We have a 12 week old standard schnauzer puppy. She has settled in really well, sleeps all night (without sounds) in our laundry in her crate (door open) and is allowed into the kitchen which blocks off the rest of the house with a child gate. She also has a dog door to get into the backyard which is always unlocked.

My problem is she starts to whine and sometimes howls when she hears someone upstairs in the morning. In the last few days she has also pee'd near the child gate in the kitchen (pretty sure its whilst making the noises).

What is the best way to deal with this issue? 

I get up at 5.15am to get to the gym and my partner gets up around 7am so ignoring the sounds is quite hard so he normally gets up earlier than needed to play with her and I need to pass her to get out to the gym.
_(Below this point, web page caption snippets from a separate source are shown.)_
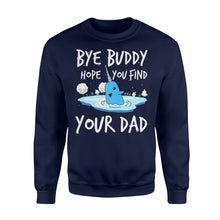 Load image into Gallery viewer, Bye Buddy Hope you find your dad - Standard Fleece Sweatshirt Apparel S / Navy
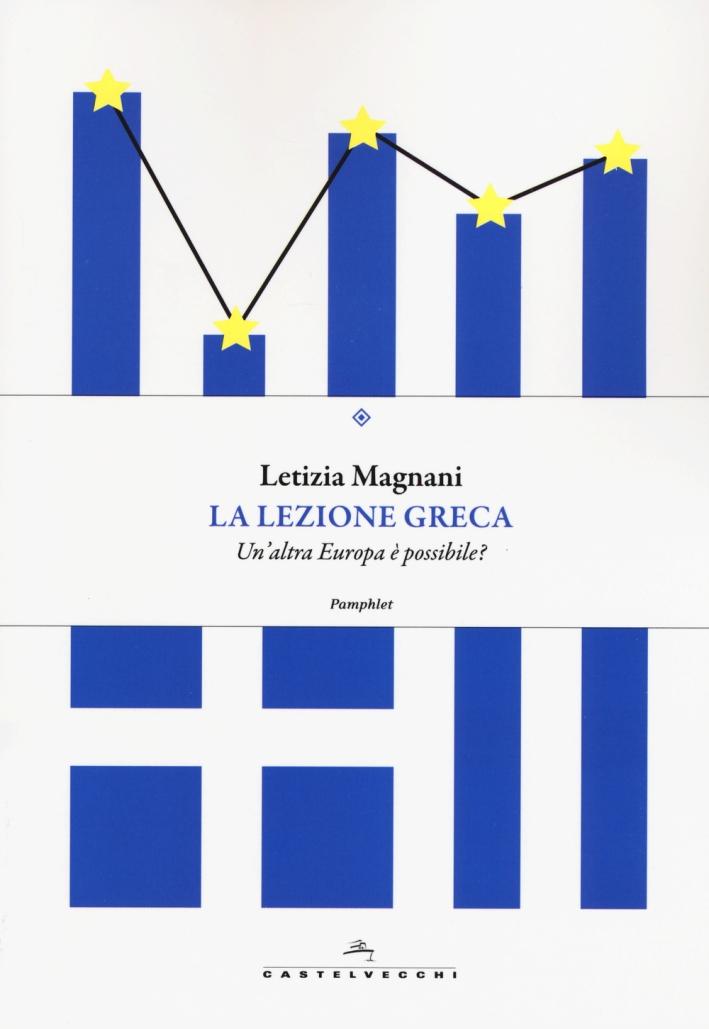 La lezione greca. Un'altra Europa è possibile?
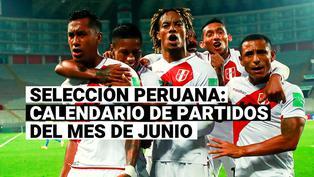 Selección Peruana: Conoce el fixture de junio en Eliminatorias y Copa América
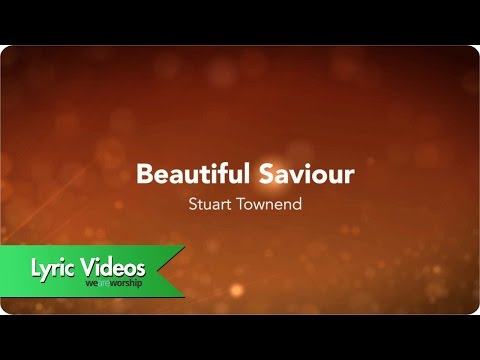 Beautiful Saviour - Youtube Lyric Video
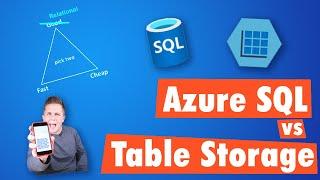 Azure SQL vs Azure Table Storage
She has plenty of toys in her crate and can always get outside to more and water.

Thanks !! Look forward to some advice


----------



## Guest (Nov 29, 2012)

nailsem said:


> We have a 12 week old standard schnauzer puppy. She has settled in really well, sleeps all night (without sounds) in our laundry in her crate (door open) and is allowed into the kitchen which blocks off the rest of the house with a child gate. She also has a dog door to get into the backyard which is always unlocked.
> 
> My problem is she starts to whine and sometimes howls when she hears someone upstairs in the morning. In the last few days she has also pee'd near the child gate in the kitchen (pretty sure its whilst making the noises).
> 
> ...


I think it's likely that the sound of someone moving upstairs wakes her up, and once she's awake she needs to go to the toilet. Can you not go straight down to let her out to toilet as soon as you get up?
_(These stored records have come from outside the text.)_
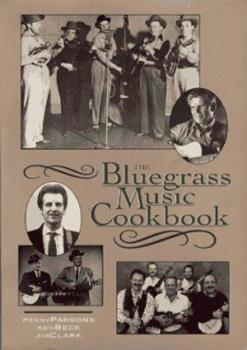 The Bluegrass Music Cookbook 0895871629 Book Cover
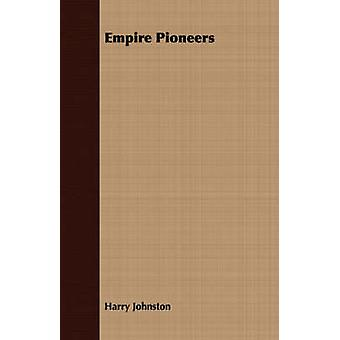 Empire Pioneers by Johnston & Harry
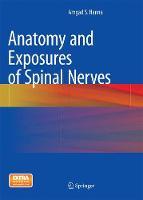 Anatomy and Exposures of Spinal Nerves by Amgad S. Hanna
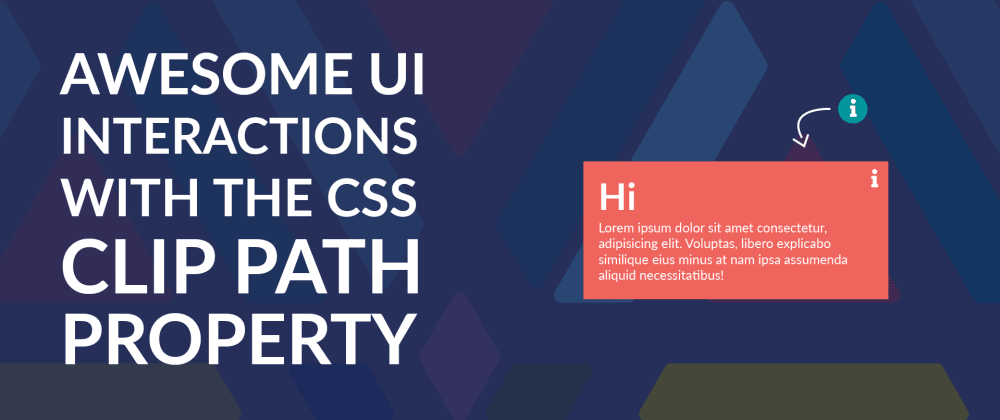 Cover image for Awesome UI Interactions With The CSS Clip Path Property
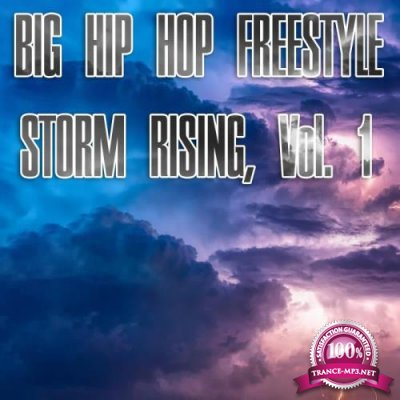 Big Hip Hop Freestyle Storm Rising, Vol. 1 (2018)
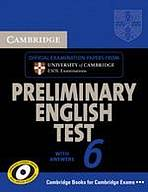 Cambridge Preliminary English Test 6, Examination Papers from University of Cambridge ESOL Examinations. Self study pack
With regards to the whining you have to make sure that she's not getting rewarded for it. It sounds like at the moment the whining is getting her what she wants - someone to go down to her. I think you either need to get to her before she starts whining, or completely ignore her until she stops and then go to her.


----------



## newfiesmum (Apr 21, 2010)

Does she know how to work the dog flap? She seems awfully young to be able to open it herself or to know that it is even there. As said, you should go straight downstairs and take her outside.

It is all very well having a dog flap but she needs to be taught how to use it and she needs to know that she has to go toilet in the garden.


----------



## nailsem (Nov 29, 2012)

Thanks for the help, she does know how to use the flap, she actually taught herself at 9 weeks when we brought her home!
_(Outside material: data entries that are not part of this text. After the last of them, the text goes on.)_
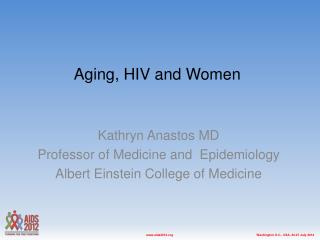 Aging, HIV and Women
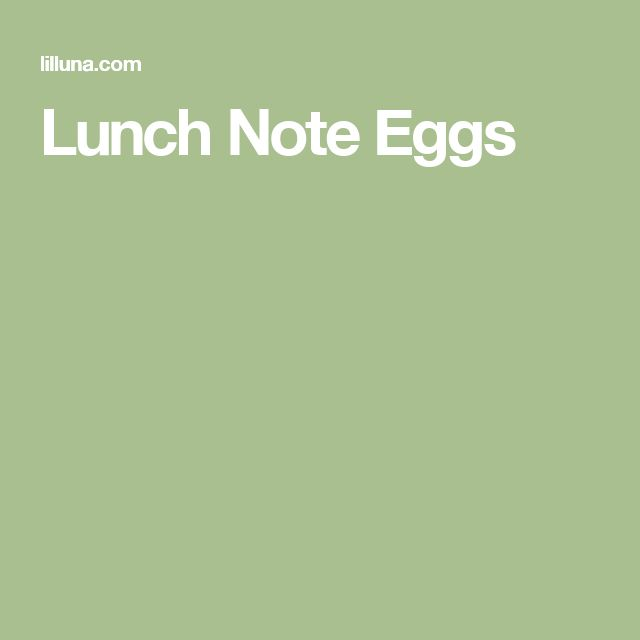 Lunch Note Eggs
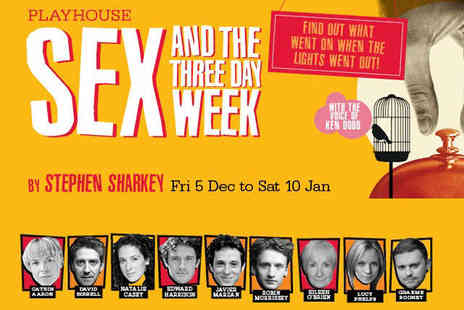 The Liverpool Playhouse - Ticket to Sex and the Three Day Week  - Save 50%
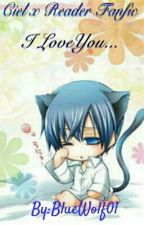 Ciel x Reader fanfic  i love you... by BlueWolf01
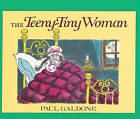 The Teeny-Tiny Woman: A Ghost Story by Paul Galdone (Hardback, 1986)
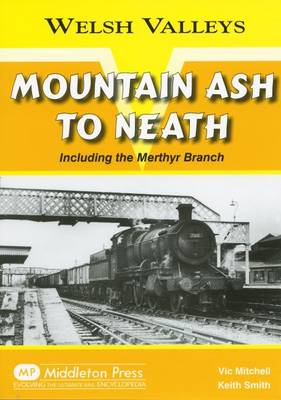 Mountain Ash to Neath: Including the Myrthyr Branch - Welsh Valleys (Hardback)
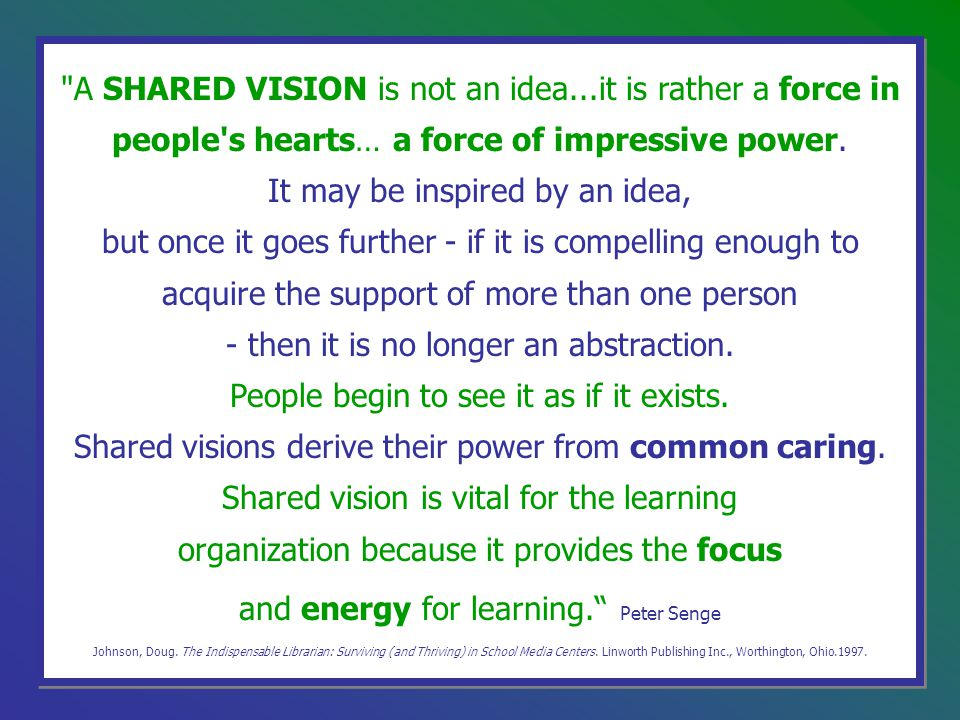 A SHARED VISION is not an idea...it is rather a force in people s hearts… a force of impressive power.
I will get up and to her straight away tomorrow morning and see if that helps.

I just thought it might be anxiety as she pee's near the child gate which is closest to the house and us and not on the paper near her crate. Saying that she tends not to do it every day.

Will keep you posted on tomorrows finds / activities!!

Thanks


----------



## newfiesmum (Apr 21, 2010)

nailsem said:


> Thanks for the help, she does know how to use the flap, she actually taught herself at 9 weeks when we brought her home!
> 
> I will get up and to her straight away tomorrow morning and see if that helps.
> 
> ...


She might well pee near the gate out of excitement when she hears you moving about. She is just the age to do that.


----------



## nailsem (Nov 29, 2012)

Thanks it does seem like an excited pee. Will make sure I am the first one up tomorrow!

Thanks again


----------



## Jenny Olley (Nov 2, 2007)

I would think she wants social interaction when she hears someone up, if no-one is up for another hour, she would wait till then. I have a similar age pup, sometimes you have to alter your routine to fit in with puppy needs, they are needy little things.


----------



## nailsem (Nov 29, 2012)

thanks, she does tend to stay quieter later on weekends when I am not up so early. hopefully the 5 mins I can give her before I need to hit the gym will be enough. Or else I will have to get up even earlier I guess  Yawn

I do leave her with a kong / treat so that keeps her entertained for a while once I leave


----------



## Rottiemama (Nov 10, 2012)

Oh boy, your household sounds like ours in the mornings. I'm up at 5 for gym.....Hubby sleeps until 7.
It took us a good few weeks for our Cuba (when he was your pups age) to fit into our morning routine. Although he always slept with us in the room, me getting up would signal the 'start of his day' in his mind 

Leaving the house for gym those first few weeks was something akin to an action movie, including chase scenes, hiding, tricking, sprinting out of doors etc 

With much patience, rewarding, positive re-inforcement and repeating the moves about 7 gazillion times, we found our happy place - all 3 of us 

I wake at 4.45am, and feed Cuba (good anti-bloat move as well, as he gets to sleep 2 hours after his meal)
Cuba goes outside briefly to piddle
Cuba gets on the bed with hubby and falls asleep again
I dress and leave.
Cuba and hubby sleep until 7am when I arrive home from training, and then it's all systems go go go go for Cuba :arf: Walk, swim, play, a little training - and then he settles as I start working.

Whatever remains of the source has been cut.